• **Texto fornecido**:
LIBERDADE CONDICIONAL
Foi publicado há dias um estudo de opinião realizado pela Universidade Católica relativamente ao sentimento dos portugueses quanto ao regime de 1974.
Dele resulta que 83 por cento mostram “desagrado pelo estado da democracia”. Não parece que tal resultado radique em acontecimentos ou políticas recentes, uma vez que, sublinha o estudo, já em 2001 a mesma opinião era expressada por 76 por cento dos auscultados.
Observando pontos mais concretos do trabalho, os portugueses consideram o país mais pobre e mais inseguro do que no tempo do Estado Novo. E 49, contra 40 por cento com a opinião contrária, consideram que, hoje, as condições de trabalho são piores do que há 40 anos.
Particularmente significativo que as considerações pessimistas se adensem na mesma medida é que é maior a idade dos inquiridos. Precisamente aqueles que viveram nos dois regimes e, portanto, estão em condições de comparar um com outro tempo.
O estudo está aqui - http://www.rtp.pt/noticias/index.php?article=732245&tm=9&layout=121&visual=49 .
Jovem em 1974, mas já adulto, habituei-me a ouvir o epíteto de “fascista”, ou outros quejandos, a quem, no uso da liberdade então decantada, ousasse dizer algo que não fosse de franco elogio a tudo quanto tivesse saído da acção libertadora. Epíteto que os fautores do regime se esforçavam por fazer perdurar como estigma indelével.
Ora, ninguém tem dúvidas de que Portugal não era, em 2001, habitado por 76 por cento de fascistas e que, hoje, tal ideologia tenha conquistado as convicções de 83 por cento dos cidadãos nacionais.
Voltando ao estudo, um ponto há em que a maioria destaca o positivo do regime de Abril – a liberdade. Assim o consideram 80 por cento dos inquiridos.
Quem não vivesse em Portugal, mas ouvisse a nossa rádio, visse a nossa televisão ou lesse os nossos jornais, tenderia a refutar estes dados por completamente irrealistas. Ao longo de trinta e muitos anos, em fases diversas e com uma ou outra ténue variação de menor optimismo, a tónica geral, entre a euforia e a moderação, era a de que vivíamos num país livre, mas também moderno, progressivo, pacífico e abrangente.
Uma das conquistas de Abril, nunca falada, mas nem por isso menos importante, foi a da criação de uma nova classe profissional – a dos políticos. Até 1974, a política era, por norma, actividade fugaz, exercida transitoriamente por aqueles que a ela eram chamados.

• **Pedido escrito a**: Diga se cada afirmação concorda com o texto fornecido, respondendo sim ou não e citando as palavras do texto que o decidem: (i) Em 2001, 76 por cento dos inquiridos já manifestavam desagrado pelo estado da democracia. (ii) A maioria dos inquiridos acha que as condições de trabalho são hoje melhores do que há 40 anos. (iii) A liberdade é apontada por 80 por cento dos inquiridos como o lado positivo do regime de Abril.

• **Dados de entrada**:
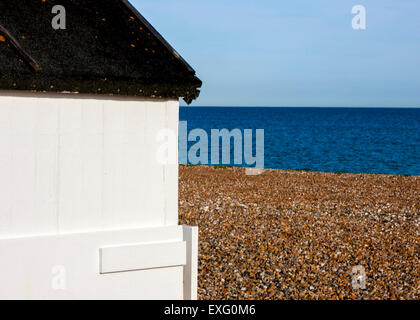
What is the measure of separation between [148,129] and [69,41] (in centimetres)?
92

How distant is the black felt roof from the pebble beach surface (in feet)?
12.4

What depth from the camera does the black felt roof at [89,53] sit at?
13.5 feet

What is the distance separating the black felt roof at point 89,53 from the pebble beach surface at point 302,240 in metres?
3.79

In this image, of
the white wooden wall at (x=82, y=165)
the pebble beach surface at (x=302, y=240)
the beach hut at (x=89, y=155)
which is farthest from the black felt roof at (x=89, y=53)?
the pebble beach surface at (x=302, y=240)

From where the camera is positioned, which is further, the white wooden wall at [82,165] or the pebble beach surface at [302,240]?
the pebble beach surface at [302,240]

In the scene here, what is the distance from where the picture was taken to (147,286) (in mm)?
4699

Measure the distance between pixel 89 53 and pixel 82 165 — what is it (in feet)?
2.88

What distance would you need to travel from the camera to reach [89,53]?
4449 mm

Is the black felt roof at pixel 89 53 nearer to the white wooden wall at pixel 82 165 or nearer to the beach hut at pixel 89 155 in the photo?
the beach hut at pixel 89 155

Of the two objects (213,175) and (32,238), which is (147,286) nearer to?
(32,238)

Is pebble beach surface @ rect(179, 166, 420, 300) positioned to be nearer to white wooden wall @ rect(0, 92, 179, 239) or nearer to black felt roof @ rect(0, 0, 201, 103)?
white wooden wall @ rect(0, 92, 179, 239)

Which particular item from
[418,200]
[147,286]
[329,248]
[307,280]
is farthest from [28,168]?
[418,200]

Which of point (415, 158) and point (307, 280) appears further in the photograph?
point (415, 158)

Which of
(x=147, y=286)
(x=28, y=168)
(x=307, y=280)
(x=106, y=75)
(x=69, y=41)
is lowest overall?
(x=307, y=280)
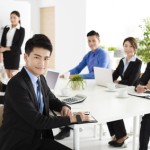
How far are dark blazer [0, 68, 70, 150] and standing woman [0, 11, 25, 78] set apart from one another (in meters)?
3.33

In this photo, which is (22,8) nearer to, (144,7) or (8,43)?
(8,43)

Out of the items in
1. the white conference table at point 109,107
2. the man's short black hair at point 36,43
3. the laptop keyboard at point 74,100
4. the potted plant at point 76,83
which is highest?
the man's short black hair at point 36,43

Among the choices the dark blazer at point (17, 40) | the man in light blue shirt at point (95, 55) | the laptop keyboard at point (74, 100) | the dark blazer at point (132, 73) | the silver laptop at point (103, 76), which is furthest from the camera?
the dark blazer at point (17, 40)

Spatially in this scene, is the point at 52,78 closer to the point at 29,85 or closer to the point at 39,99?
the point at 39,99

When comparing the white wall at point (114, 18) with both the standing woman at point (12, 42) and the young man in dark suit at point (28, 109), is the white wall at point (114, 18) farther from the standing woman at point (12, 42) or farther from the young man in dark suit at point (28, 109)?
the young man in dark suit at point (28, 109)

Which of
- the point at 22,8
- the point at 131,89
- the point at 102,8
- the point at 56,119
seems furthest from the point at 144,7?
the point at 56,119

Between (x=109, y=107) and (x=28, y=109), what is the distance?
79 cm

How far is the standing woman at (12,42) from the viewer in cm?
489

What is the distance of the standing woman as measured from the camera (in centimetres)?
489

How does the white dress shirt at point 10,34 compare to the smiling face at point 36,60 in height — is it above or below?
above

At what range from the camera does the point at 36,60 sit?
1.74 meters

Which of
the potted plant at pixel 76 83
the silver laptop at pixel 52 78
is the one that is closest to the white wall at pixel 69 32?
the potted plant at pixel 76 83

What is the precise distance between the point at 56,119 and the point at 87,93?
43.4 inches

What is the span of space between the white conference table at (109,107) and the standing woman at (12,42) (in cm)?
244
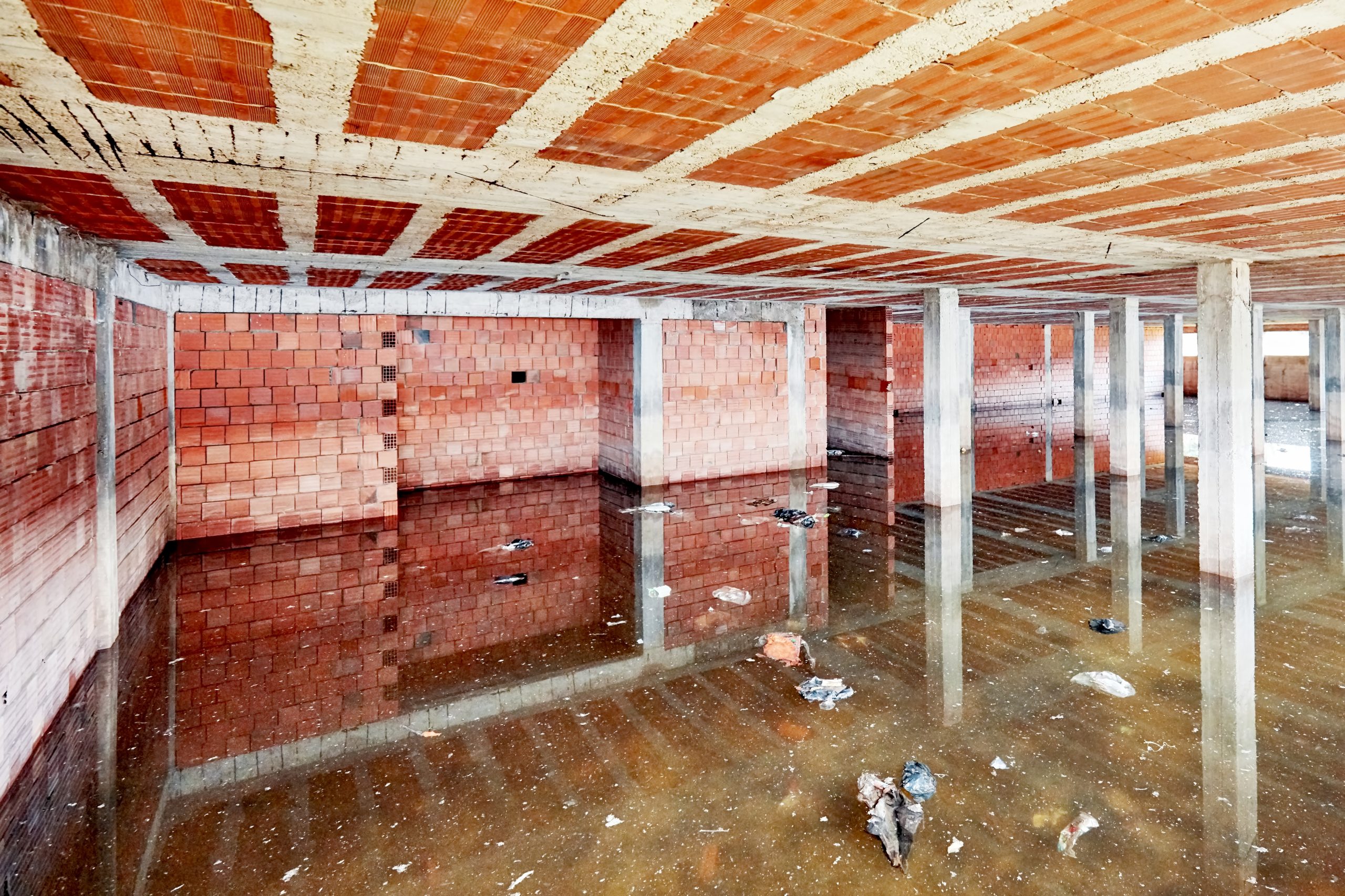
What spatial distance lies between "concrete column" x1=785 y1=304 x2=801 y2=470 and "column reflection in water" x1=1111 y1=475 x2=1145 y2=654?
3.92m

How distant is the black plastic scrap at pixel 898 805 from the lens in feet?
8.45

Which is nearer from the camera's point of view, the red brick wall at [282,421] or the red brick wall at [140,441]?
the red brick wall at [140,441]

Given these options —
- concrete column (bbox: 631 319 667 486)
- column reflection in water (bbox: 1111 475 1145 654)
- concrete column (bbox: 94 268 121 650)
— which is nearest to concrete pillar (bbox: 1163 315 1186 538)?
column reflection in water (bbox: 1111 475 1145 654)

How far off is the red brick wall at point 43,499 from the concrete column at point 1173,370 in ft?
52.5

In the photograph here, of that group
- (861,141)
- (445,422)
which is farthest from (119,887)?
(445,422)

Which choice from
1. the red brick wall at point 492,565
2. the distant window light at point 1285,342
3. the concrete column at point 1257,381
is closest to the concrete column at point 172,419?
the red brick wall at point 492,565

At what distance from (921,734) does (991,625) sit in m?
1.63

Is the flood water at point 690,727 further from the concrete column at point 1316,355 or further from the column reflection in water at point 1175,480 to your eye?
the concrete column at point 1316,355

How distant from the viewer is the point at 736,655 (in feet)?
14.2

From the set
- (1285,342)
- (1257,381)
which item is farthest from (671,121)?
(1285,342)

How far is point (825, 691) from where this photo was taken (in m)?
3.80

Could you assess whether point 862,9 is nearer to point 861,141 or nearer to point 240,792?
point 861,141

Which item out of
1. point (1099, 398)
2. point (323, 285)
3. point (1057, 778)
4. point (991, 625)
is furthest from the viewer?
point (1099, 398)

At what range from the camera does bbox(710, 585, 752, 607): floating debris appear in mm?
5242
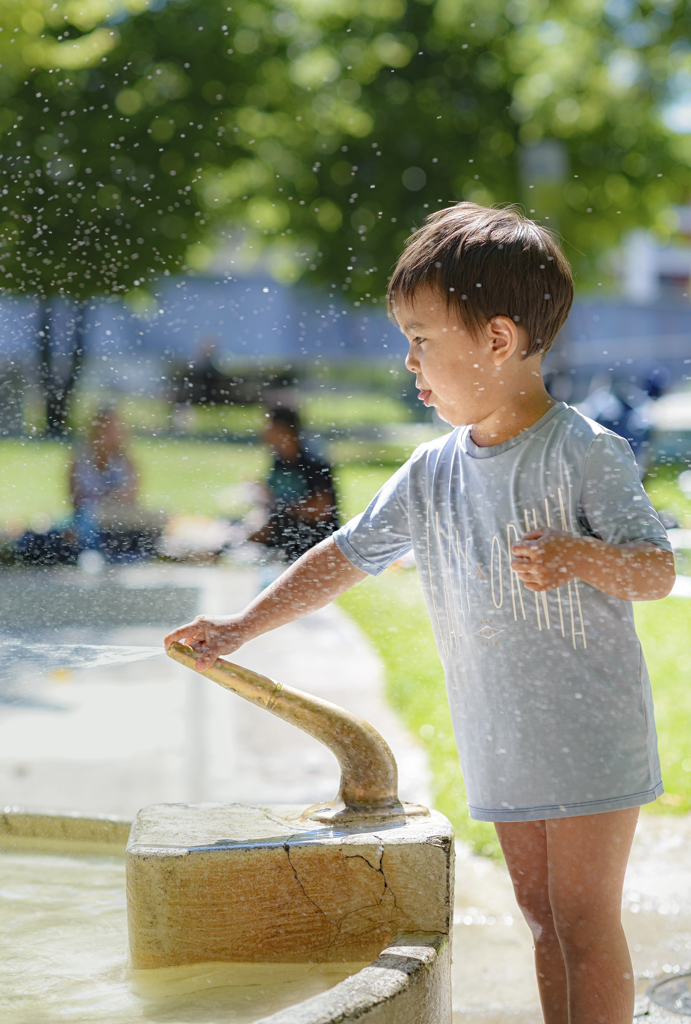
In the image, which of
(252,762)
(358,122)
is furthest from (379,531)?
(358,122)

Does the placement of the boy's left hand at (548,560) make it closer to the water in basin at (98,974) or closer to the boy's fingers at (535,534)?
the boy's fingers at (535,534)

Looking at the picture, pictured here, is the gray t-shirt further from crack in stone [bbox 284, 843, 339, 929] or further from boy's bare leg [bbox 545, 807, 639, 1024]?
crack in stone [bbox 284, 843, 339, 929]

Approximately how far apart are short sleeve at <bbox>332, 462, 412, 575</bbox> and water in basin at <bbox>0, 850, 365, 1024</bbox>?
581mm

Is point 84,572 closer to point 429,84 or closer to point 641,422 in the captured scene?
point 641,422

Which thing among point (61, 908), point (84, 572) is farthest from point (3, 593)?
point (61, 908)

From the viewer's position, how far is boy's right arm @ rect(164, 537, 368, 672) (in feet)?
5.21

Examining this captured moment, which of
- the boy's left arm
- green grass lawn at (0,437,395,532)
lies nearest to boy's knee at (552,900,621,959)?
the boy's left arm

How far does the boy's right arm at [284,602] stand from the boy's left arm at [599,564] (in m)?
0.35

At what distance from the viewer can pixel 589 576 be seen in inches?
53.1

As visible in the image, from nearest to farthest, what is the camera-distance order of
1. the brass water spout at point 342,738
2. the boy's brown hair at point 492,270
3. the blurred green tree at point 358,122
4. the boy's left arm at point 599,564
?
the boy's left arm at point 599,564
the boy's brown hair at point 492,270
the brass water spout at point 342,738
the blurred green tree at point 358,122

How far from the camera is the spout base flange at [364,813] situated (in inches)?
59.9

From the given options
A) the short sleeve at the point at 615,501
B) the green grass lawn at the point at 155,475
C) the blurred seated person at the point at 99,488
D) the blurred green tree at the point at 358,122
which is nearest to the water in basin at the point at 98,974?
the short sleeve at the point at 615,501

• **Pedido escrito b**: Indique quantas linhas dos registos contêm a palavra "scene", distinguindo maiúsculas de minúsculas. Responda apenas com o número.

• **Resposta a**:
(i) Sim: "já em 2001 a mesma opinião era expressada por 76 por cento dos auscultados."
(ii) Não: "E 49, contra 40 por cento com a opinião contrária, consideram que, hoje, as condições de trabalho são piores do que há 40 anos."
(iii) Sim: "um ponto há em que a maioria destaca o positivo do regime de Abril – a liberdade. Assim o consideram 80 por cento dos inquiridos."

• **Resposta b**: 3